Plot of the cochlear input impedance (Z C) with units of mks Ω (Pa s/m3). Our present study (n = 6) results in values of Z C that generally fall between previous measurements by Aibara et al. (2001, n = 12) and Merchant et al. (1996, n = 1).

Differential impedance across the cochlear partition (Z Diff)

Assuming that the volume velocities are the same for the stapes and the round window, U Stap=  U RW (Stenfelt et al. 2004a, b), we can represent the cochlea with the circuit diagram in Figure 11 where Z C is the sum of the differential impedance (Z Diff) and the round window impedance (Z RW):
$$Z_{\text{C}} = Z_{{\text{Diff}}} + Z_{{\text{RW}}} .$$
Therefore, Z Diff=  Z C Z RW (described earlier by Geisler and Hubbard 1975), and to calculate Z Diff from our measurements, we use:
$$Z_{{\text{Diff}}} = {{\left( {P_{{\text{SV}}} - P_{{\text{ST}}} } \right)} \mathord{\left/{\vphantom {{\left( {P_{{\text{SV}}} - P_{{\text{ST}}} } \right)} {U_{{\text{Stap}}} .}}} \right.\kern-\nulldelimiterspace} {U_{{\text{Stap}}} .}}$$
Thus, unlike Z C, which includes Z RW, Z Diff is the impedance between scala vestibuli and scala tympani.

▸ **Problem**: In one to three sentences, explain why the cochlear impedance passage can write Z_C as the sum of Z_Diff and Z_RW. The listing has no role in this.

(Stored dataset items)

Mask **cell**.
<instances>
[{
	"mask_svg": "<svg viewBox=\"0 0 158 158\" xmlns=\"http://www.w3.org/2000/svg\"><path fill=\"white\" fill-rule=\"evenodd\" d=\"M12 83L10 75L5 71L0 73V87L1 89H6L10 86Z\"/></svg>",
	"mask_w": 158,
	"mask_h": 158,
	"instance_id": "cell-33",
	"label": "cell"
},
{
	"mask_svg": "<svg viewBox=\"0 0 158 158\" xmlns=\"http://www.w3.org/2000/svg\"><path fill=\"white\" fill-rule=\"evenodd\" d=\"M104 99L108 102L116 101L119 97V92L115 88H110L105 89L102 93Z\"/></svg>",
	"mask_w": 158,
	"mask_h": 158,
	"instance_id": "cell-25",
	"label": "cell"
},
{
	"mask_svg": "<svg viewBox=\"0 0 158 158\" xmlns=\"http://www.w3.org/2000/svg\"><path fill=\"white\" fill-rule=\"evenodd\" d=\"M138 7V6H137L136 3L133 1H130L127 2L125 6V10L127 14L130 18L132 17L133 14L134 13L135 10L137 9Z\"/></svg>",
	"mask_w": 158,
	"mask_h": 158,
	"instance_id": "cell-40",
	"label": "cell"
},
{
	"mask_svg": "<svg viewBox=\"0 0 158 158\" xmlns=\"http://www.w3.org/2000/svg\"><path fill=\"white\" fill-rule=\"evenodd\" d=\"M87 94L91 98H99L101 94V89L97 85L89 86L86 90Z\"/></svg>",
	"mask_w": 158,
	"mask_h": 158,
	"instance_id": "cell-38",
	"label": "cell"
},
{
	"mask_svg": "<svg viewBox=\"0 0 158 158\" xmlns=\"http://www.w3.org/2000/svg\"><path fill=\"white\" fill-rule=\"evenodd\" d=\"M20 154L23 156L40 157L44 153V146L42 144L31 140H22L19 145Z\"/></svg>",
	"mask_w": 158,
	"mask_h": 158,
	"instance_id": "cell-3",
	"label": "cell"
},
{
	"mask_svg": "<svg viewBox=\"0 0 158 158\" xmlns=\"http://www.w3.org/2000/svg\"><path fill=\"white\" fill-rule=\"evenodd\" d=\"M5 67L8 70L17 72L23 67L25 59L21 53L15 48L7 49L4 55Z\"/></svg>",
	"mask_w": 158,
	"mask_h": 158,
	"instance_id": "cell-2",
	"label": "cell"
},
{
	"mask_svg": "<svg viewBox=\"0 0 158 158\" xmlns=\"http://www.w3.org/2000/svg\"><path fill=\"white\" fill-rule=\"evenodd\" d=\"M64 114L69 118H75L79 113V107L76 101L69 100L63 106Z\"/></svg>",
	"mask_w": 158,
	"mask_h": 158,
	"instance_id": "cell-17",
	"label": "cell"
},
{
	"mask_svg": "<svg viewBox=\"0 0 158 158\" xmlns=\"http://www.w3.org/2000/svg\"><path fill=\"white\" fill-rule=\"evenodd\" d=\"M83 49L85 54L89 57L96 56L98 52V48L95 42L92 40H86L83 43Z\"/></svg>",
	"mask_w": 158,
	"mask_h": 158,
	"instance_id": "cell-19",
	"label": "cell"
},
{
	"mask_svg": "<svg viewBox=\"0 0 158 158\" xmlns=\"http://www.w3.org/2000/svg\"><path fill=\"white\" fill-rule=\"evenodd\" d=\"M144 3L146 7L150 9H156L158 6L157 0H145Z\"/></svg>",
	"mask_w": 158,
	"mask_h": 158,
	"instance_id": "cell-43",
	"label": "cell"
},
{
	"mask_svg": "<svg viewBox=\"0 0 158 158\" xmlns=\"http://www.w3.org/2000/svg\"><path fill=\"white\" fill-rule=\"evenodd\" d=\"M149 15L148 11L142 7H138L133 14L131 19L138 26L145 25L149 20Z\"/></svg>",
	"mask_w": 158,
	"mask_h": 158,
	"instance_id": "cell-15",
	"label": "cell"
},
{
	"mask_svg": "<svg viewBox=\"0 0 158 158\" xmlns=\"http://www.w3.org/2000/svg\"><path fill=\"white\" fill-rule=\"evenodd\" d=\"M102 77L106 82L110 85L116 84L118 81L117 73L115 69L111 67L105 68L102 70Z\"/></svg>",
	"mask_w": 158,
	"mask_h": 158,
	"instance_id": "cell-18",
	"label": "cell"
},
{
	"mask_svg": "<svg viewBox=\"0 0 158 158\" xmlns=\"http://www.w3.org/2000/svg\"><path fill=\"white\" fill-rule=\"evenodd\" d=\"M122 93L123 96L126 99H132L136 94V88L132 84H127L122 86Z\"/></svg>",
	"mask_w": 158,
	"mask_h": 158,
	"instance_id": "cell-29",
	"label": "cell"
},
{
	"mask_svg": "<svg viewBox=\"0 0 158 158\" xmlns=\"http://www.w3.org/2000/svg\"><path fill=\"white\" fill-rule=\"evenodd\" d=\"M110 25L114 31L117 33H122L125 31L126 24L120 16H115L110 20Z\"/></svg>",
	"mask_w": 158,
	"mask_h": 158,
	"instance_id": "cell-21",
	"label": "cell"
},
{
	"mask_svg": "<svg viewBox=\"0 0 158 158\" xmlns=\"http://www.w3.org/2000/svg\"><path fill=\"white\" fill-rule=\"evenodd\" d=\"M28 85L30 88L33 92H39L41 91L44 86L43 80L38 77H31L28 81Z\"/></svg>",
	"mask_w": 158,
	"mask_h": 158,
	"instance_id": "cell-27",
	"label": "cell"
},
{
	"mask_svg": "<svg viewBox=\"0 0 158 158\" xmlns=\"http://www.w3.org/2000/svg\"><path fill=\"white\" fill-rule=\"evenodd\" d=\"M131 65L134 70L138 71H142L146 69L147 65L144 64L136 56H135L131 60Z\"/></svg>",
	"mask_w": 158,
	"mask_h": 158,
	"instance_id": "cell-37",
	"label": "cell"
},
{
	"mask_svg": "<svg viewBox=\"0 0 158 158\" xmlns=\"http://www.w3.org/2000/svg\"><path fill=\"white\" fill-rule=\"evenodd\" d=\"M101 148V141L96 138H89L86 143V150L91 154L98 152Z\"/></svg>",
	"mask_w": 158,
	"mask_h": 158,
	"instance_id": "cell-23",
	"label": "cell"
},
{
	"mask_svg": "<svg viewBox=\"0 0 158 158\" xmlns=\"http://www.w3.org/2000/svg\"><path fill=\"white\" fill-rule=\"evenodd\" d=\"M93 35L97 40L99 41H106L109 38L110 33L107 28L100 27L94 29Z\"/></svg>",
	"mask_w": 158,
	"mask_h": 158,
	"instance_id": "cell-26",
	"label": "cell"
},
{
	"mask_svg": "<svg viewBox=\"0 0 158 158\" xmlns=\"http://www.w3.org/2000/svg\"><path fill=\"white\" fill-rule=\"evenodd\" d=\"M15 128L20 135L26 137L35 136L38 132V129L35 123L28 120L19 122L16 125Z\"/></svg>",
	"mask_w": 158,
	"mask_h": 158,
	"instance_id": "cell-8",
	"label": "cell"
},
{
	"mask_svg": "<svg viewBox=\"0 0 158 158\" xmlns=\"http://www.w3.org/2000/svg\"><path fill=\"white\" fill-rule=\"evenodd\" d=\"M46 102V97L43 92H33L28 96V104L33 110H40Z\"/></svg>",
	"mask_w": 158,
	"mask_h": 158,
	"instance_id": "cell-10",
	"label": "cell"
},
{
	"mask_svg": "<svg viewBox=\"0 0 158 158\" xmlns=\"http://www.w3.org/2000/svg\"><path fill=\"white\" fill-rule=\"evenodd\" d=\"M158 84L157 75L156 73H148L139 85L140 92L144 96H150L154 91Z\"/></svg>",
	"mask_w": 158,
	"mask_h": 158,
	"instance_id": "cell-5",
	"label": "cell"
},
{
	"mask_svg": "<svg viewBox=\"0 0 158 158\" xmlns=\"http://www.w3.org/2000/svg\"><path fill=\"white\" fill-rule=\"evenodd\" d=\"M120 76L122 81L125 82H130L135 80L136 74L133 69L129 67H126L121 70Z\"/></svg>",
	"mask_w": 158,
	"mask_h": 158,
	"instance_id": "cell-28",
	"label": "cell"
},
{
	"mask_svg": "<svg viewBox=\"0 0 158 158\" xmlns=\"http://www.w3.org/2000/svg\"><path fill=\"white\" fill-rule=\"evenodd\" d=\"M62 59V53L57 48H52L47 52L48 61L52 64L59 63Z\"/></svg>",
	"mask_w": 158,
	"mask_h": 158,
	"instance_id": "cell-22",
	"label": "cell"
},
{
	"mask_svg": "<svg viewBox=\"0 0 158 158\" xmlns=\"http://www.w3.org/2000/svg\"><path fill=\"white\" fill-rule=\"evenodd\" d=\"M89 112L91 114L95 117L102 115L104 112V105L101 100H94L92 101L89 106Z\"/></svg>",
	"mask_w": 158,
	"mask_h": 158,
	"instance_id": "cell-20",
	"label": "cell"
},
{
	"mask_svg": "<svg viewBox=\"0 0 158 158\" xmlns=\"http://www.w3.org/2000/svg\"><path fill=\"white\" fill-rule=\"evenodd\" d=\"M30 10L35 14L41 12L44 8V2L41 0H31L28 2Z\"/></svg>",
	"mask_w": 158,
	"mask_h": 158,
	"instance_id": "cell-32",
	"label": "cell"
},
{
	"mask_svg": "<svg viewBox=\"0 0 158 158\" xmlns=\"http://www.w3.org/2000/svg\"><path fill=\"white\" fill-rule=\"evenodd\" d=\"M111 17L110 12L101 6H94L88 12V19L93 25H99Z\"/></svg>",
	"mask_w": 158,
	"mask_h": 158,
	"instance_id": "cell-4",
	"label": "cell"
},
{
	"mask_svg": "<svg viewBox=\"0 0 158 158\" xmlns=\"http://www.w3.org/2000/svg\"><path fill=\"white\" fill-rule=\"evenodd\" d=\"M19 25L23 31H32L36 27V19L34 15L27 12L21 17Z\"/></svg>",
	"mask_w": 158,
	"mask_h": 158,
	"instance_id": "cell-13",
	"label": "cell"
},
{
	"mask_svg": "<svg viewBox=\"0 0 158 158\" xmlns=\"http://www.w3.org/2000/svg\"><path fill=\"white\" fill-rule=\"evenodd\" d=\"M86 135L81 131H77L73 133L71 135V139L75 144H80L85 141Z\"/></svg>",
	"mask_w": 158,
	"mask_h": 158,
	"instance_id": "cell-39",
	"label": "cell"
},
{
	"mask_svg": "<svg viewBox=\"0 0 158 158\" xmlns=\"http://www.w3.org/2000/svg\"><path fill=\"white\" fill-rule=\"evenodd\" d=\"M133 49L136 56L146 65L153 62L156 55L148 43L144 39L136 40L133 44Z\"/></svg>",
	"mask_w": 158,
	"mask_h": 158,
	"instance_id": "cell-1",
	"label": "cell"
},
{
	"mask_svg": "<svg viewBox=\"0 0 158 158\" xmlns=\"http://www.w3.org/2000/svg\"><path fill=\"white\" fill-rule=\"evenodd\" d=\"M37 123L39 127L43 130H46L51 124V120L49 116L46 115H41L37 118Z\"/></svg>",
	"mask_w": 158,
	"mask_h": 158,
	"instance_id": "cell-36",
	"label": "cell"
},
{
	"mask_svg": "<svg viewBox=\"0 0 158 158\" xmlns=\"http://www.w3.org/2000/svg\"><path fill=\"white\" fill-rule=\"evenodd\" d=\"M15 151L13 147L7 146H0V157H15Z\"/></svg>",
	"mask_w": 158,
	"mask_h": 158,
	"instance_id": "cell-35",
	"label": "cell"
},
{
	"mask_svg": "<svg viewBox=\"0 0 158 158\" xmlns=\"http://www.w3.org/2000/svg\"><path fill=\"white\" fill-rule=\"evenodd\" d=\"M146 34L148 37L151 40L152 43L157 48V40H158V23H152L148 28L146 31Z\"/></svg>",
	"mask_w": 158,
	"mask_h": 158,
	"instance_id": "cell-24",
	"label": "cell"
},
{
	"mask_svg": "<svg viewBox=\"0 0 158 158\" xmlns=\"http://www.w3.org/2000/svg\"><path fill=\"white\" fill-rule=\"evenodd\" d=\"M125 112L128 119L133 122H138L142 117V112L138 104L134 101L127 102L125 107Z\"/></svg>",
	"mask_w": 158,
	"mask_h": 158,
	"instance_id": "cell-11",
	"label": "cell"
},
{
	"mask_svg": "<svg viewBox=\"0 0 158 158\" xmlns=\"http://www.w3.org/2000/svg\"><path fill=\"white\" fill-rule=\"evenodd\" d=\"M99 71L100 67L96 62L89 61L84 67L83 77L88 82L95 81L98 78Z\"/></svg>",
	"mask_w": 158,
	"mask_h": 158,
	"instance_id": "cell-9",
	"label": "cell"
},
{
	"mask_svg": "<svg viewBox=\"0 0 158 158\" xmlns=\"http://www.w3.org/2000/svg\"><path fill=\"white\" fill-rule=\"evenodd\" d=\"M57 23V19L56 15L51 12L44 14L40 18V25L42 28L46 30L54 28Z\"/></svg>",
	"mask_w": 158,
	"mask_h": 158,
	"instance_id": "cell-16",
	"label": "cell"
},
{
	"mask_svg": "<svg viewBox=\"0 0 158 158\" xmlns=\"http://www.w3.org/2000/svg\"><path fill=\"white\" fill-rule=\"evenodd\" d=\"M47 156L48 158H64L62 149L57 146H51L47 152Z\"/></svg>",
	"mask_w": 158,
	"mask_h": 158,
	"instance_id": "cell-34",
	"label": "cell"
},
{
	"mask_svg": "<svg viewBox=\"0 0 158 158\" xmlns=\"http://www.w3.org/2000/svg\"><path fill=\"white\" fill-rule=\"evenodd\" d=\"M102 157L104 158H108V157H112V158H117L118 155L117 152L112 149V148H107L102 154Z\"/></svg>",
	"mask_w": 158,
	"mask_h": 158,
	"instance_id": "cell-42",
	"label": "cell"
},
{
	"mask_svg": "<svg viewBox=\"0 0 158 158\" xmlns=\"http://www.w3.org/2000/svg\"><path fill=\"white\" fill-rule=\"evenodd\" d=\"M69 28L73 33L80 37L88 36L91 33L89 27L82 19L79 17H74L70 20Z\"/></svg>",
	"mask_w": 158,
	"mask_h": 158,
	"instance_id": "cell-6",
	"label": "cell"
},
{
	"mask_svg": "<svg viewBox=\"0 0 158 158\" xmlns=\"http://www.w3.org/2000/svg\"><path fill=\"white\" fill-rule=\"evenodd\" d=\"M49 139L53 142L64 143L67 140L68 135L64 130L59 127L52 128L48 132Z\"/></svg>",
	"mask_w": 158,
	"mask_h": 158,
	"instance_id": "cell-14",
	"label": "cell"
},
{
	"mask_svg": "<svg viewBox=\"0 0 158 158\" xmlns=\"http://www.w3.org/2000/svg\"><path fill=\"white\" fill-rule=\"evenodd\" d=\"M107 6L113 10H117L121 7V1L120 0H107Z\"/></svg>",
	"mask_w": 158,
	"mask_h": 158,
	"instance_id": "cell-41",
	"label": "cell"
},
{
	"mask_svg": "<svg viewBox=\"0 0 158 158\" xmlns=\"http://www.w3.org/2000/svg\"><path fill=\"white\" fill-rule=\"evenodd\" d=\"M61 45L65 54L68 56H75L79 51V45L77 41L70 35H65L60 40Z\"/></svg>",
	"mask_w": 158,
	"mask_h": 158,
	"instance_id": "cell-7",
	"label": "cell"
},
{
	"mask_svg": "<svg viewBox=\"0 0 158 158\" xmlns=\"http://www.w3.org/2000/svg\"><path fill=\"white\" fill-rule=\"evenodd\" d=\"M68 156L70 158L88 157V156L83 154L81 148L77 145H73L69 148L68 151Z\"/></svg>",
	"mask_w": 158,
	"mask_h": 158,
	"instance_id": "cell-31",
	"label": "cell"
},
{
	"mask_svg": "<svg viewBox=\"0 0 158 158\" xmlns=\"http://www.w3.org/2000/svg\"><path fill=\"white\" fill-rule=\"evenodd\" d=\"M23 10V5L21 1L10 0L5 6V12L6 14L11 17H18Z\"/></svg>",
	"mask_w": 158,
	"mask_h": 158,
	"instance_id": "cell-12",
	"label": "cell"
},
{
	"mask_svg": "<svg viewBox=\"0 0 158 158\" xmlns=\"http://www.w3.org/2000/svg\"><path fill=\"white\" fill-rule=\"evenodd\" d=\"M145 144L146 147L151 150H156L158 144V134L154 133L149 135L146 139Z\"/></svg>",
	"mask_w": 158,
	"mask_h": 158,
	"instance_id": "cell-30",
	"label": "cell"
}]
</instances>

▸ **Output of the task**: The passage assumes that the volume velocity at the stapes equals the volume velocity at the round window (U_Stap = U_RW). That assumption lets the cochlea be represented as a circuit in which the cochlear input impedance Z_C is the differential impedance Z_Diff plus the round window impedance Z_RW.